Repeat word for word the passage of the aggregate_Date() documentation below, starting with "Aggregate dates to" and going on through "an average day.".

### [Excerpt]
═══
Aggregate dates to a single day — aggregate

Condenses a dataset by aggregating the data to a single day per group, with a resolution of choice unit. aggregate_Date() is opinionated in the sense that it sets default handlers for each data type of numeric, character, logical, and factor. These can be overwritten by the user. Columns that do not fall into one of these categories need to be handled individually by the user (... argument) or will be removed during aggregation. If no unit is specified the data will simply be aggregated to the most common interval (dominant.epoch) in every group. aggregate_Date() is especially useful for summary plots that show an average day.

Usage

aggregate_Date(
  dataset,
  Datetime.colname = Datetime,
  unit = "none",
  type = c("round", "floor", "ceiling"),
  date.handler = stats::median,
  numeric.handler = mean,
  character.handler = function(x) names(which.max(table(x, useNA = "ifany"))),
  logical.handler = function(x) mean(x) >= 0.5,
  factor.handler = function(x) factor(names(which.max(table(x, useNA = "ifany")))),
  datetime.handler = stats::median,
  duration.handler = function(x) lubridate::duration(mean(x)),
  time.handler = function(x) hms::as_hms(mean(x)),
  ...
═══
### [Raw data]
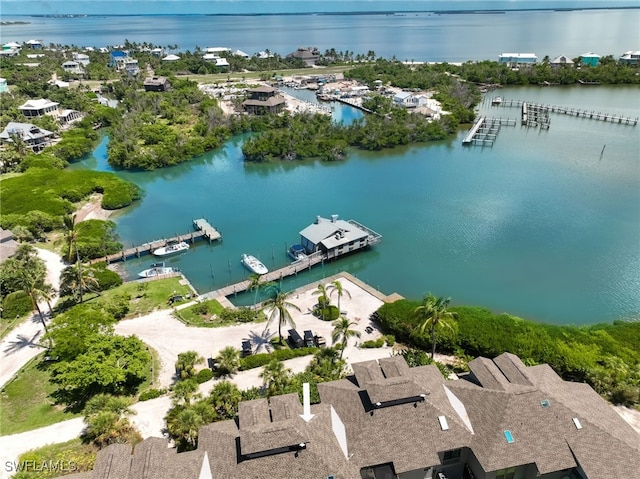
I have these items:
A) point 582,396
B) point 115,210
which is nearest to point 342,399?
point 582,396

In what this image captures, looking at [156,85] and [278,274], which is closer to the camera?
[278,274]

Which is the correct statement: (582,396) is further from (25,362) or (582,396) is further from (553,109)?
(553,109)

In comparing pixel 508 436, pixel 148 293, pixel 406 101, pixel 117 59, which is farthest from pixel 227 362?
pixel 117 59

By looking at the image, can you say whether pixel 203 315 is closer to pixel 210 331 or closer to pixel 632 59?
pixel 210 331

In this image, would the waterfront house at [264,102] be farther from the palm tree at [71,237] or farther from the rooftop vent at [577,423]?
the rooftop vent at [577,423]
═══
### [Task solution]
Aggregate dates to a single day — aggregate

Condenses a dataset by aggregating the data to a single day per group, with a resolution of choice unit. aggregate_Date() is opinionated in the sense that it sets default handlers for each data type of numeric, character, logical, and factor. These can be overwritten by the user. Columns that do not fall into one of these categories need to be handled individually by the user (... argument) or will be removed during aggregation. If no unit is specified the data will simply be aggregated to the most common interval (dominant.epoch) in every group. aggregate_Date() is especially useful for summary plots that show an average day.